Das Islamgesetz in Österreich, welches vor kurzem hundertjähriges Bestehen gefeiert hat, war sowohl aus damaliger als auch aus heutiger Sicht ein innovatives und zukunftsweisendes Projekt. Es ist klar, dass nach einem ganzen Jahrhundert etwaiger Reformbedarf besteht und die Anpassungen an die aktuellen Gegebenheiten notwendig ist. Leider handelt es sich bei dem vom Bundesministerium vorgelegten Papier zur Novellierung um einen gewaltigen Rückschritt, der (teilweise verfassungsmäßig gewährleistetete) Grundrechte mit Füßen tritt.

Das neue Gesetz ist lt. Prof. Öhlinger (angesehener Verfassungsrechtsexperte) in mehrfacher Hinsicht bedenklich. Einerseits widerspreche es dem Recht auf Religionsfreiheit und andererseits handle es sich beim Verbot ausländischer Finanzierung um “eine Regelung, die sich in unserem System offener Grenzen überhaupt nicht einfügt”, so der Verfassungsrechtsexperte. Das neue Islamgesetz verbietet unter anderem, dass sich islamische Vereine in Österreich Geldmittel aus dem Ausland holen. Das sei “eine sehr problematische Regelung”, sagt Theo Öhlinger. Bei anderen Religionsgemeinschaften ist dies Gang und Gebe und gewohnte Praxis und stellt anscheinend kein Problem dar.

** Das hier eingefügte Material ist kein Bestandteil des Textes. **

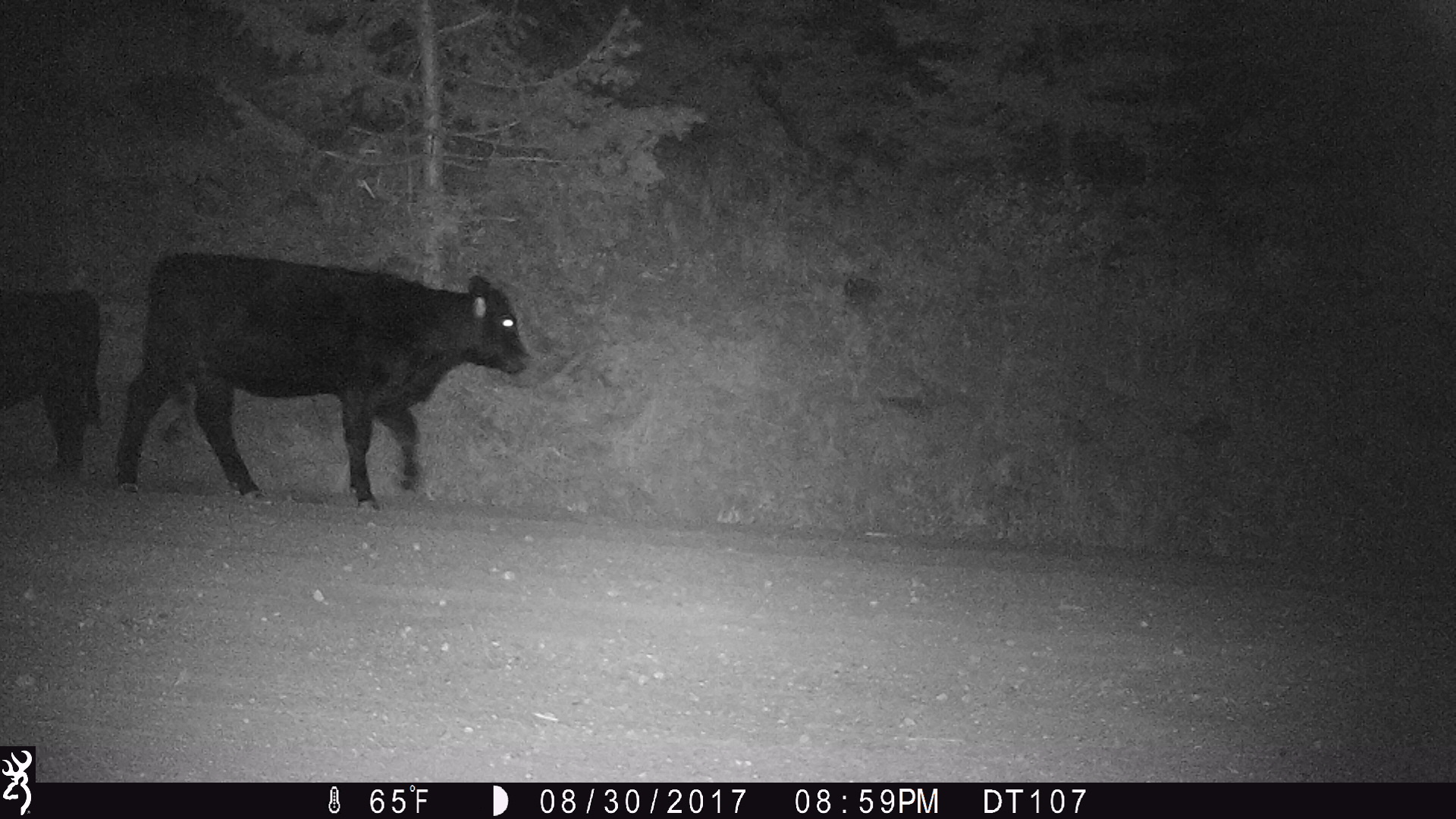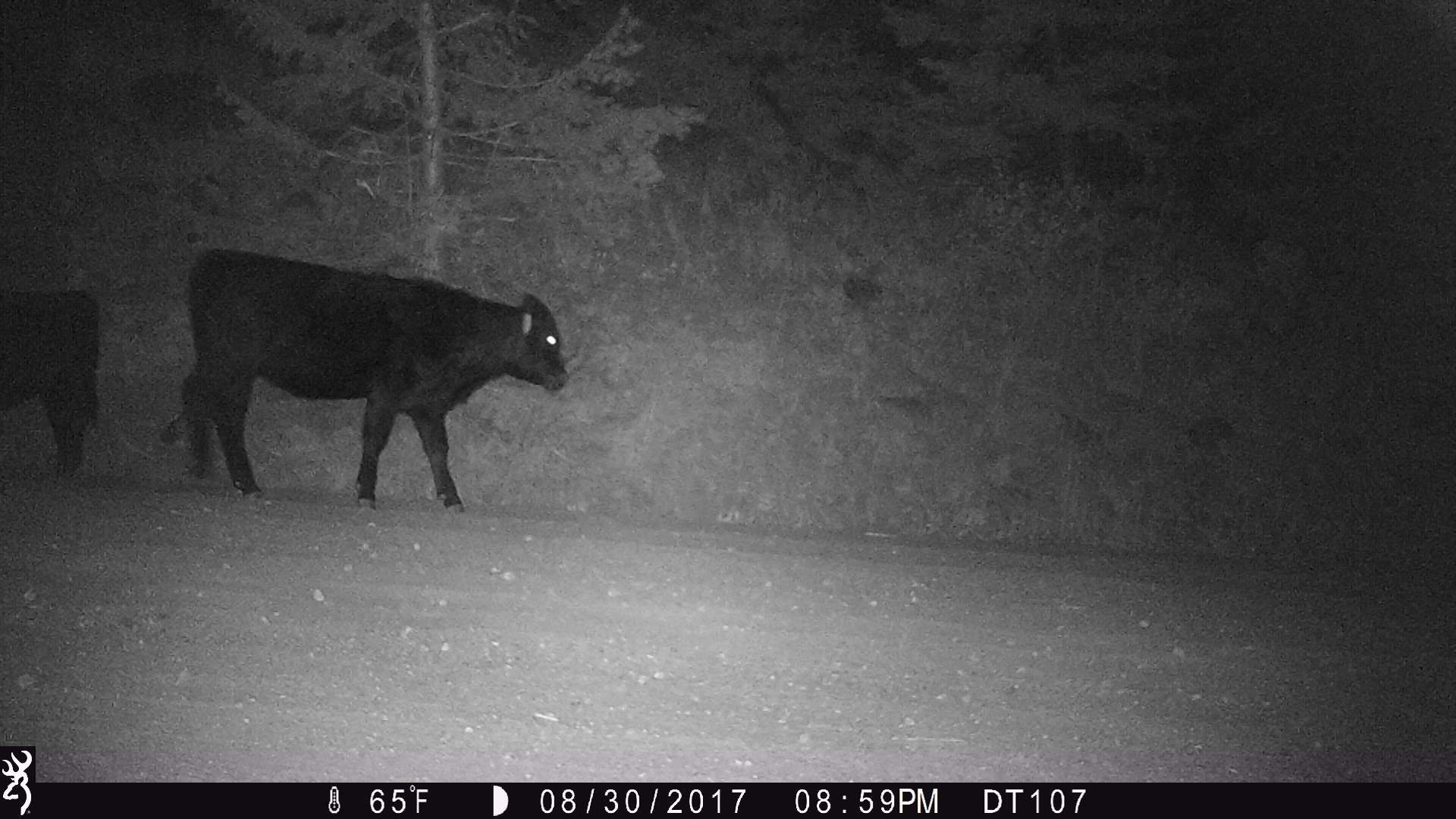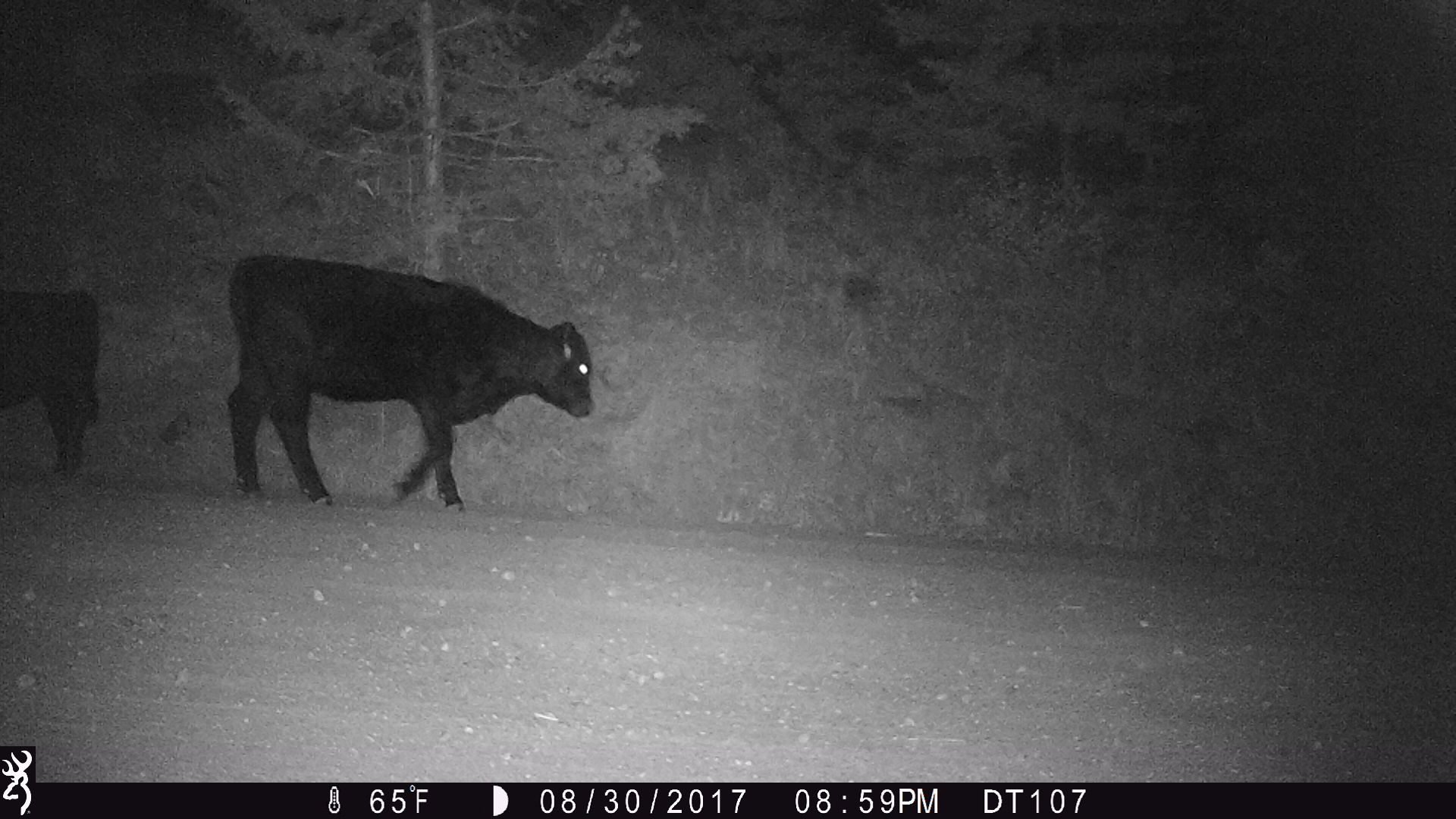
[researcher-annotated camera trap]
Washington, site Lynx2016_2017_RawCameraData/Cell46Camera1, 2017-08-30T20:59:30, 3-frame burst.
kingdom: Animalia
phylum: Chordata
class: Mammalia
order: Artiodactyla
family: Bovidae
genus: Bos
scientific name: Bos taurus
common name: domestic cattle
Domestic cattle (Bos taurus). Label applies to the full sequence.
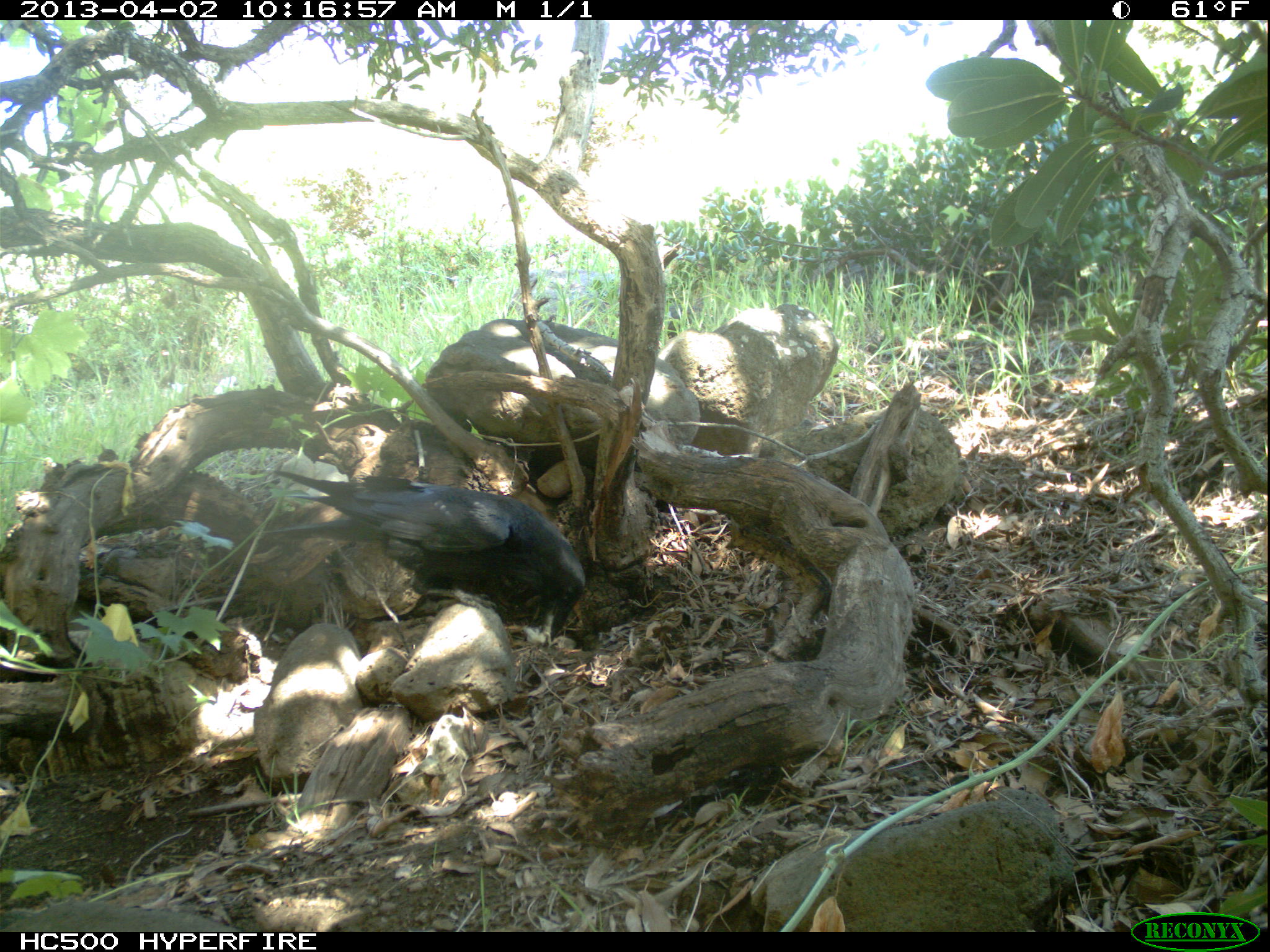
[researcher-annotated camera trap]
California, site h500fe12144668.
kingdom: Animalia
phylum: Chordata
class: Aves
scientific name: Aves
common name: bird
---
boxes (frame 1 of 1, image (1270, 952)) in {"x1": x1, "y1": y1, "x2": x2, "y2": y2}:
bird: {"x1": 260, "y1": 468, "x2": 585, "y2": 643}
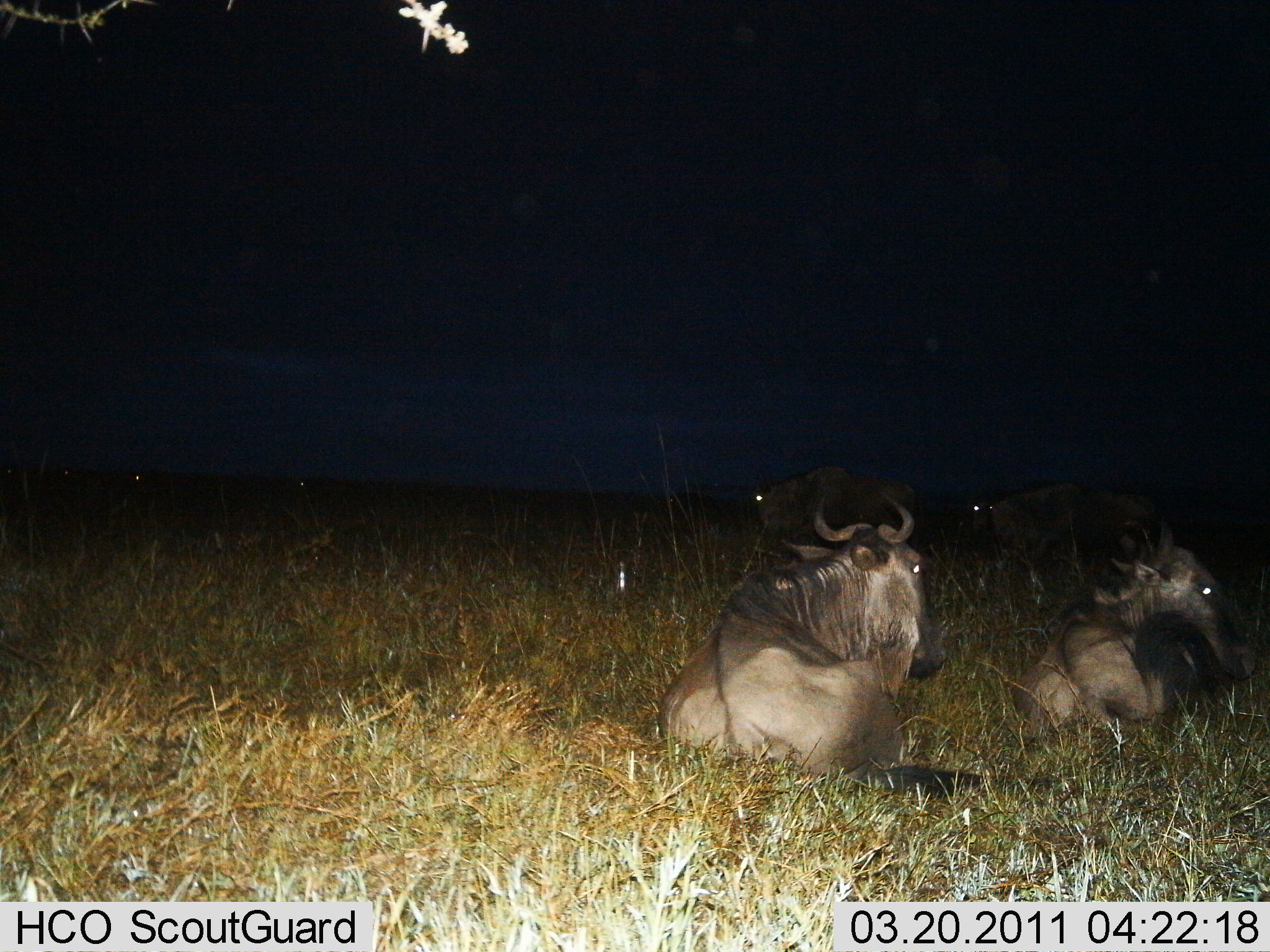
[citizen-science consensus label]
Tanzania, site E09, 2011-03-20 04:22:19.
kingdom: Animalia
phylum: Chordata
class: Mammalia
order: Artiodactyla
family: Bovidae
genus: Connochaetes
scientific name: Connochaetes taurinus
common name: blue wildebeest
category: wildebeest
Wildebeest (blue wildebeest) (Connochaetes taurinus), count 4. Behavior (volunteer vote fractions): standing 25%, resting 100%, moving 17%, interacting 0%. Young present (vote fraction): 0%. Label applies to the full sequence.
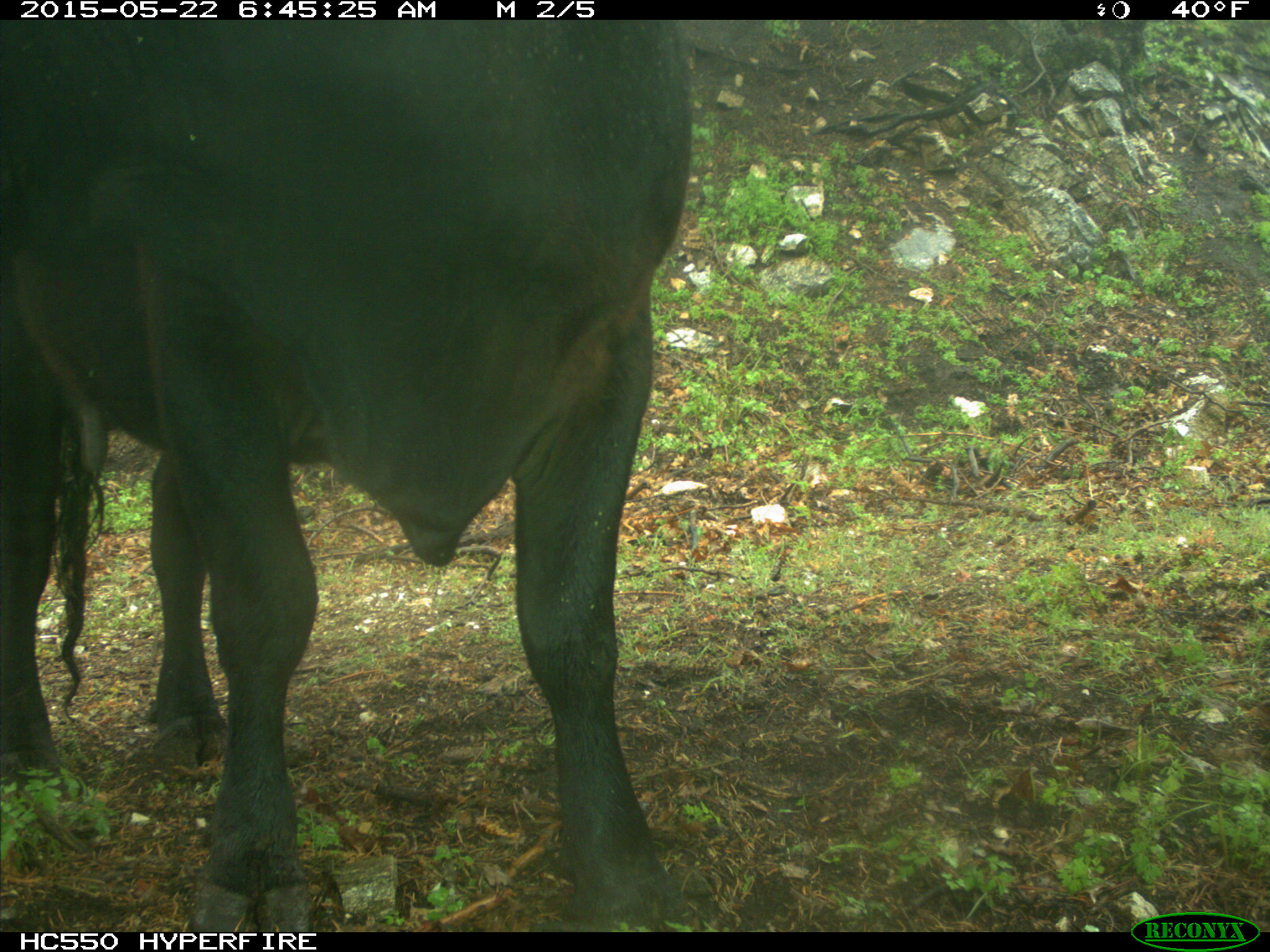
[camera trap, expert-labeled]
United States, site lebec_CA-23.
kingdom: Animalia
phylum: Chordata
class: Mammalia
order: Artiodactyla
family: Bovidae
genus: Bos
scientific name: Bos taurus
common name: domestic cow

Es mangelt eigentlich jeglicher plausibler Rechtfertigung, weshalb eine anerkannte Religionsgemeinschaft, im Vergleich zu den anderen Glaubensgemeinschaften, derart nachteilig behandelt wird. Das Verbot ausländischer Finanzierung ist laut Öhlinger “dann gerechtfertigt, wenn belegt werden kann, dass gerade mit diesen ausländischen Spenden Extremisten gefördert werden”.

Generalverdacht

Der vom Ministerium präsentierte Entwurf setzt jedoch alle Vereine und die Menschen, die das Herz und die Seele dieser Organisationen bilden, unter Generalverdacht. Für ein derartiges Verbot ist nämlich kein Einzelnachweis, somit auch kein ordentliches Beweisverfahren, notwendig – und das ist lt. Öhnlinger problematisch und sollte einer Prüfung durch den Verfassungsgerichtshof nicht standhalten, “Es besteht sicher die Gefahr, dass er sie aufhebt”, so Öhlinger. Außenminister Sebastian Kurz will natürlich weder vom „Generalverdacht“ noch von einer „Ungleichbehandlung“ etwas wissen. Ich glaube trotz zahlreicher Bemühungen und heftiger Kritik von Expertinnen und Experten nicht, dass es noch zu irgendeiner Änderung am vorliegenden Entwurf kommt. Meine letzte Hoffnung ist der Verfassungsgerichtshof, der als letzte Instanz Außenminister Kurz und seinen Konsorten einen Strich durch die Rechnung machen kann.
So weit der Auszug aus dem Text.